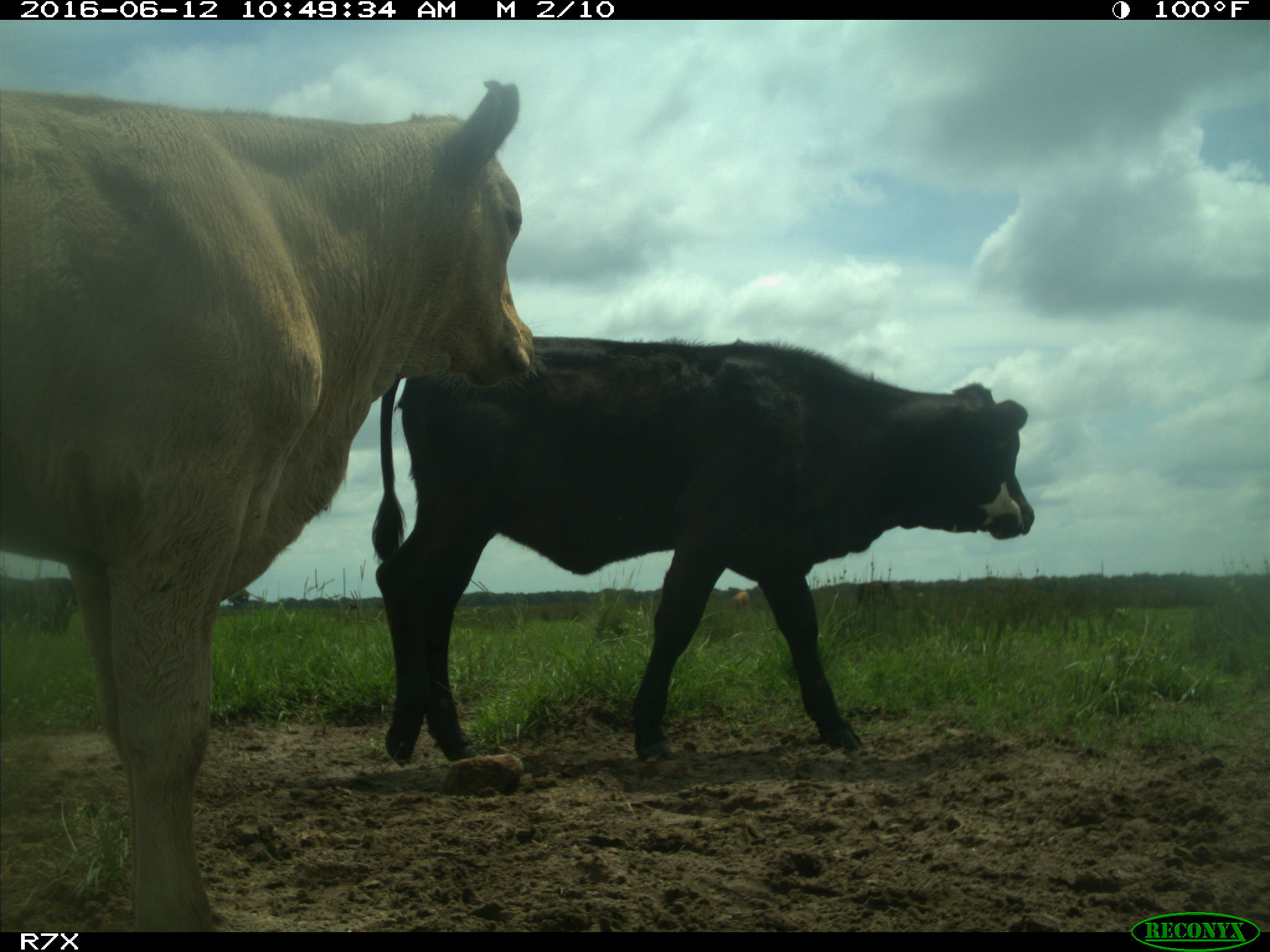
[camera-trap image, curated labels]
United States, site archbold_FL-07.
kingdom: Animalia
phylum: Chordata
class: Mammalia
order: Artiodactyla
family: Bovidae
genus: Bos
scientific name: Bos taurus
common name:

> **Instructions for the task**
Leaving the pictures out, output the material exactly as it appears.

> **Response to this exercise**
[camera-trap image, curated labels]
United States, site archbold_FL-07.
kingdom: Animalia
phylum: Chordata
class: Mammalia
order: Artiodactyla
family: Bovidae
genus: Bos
scientific name: Bos taurus
common name:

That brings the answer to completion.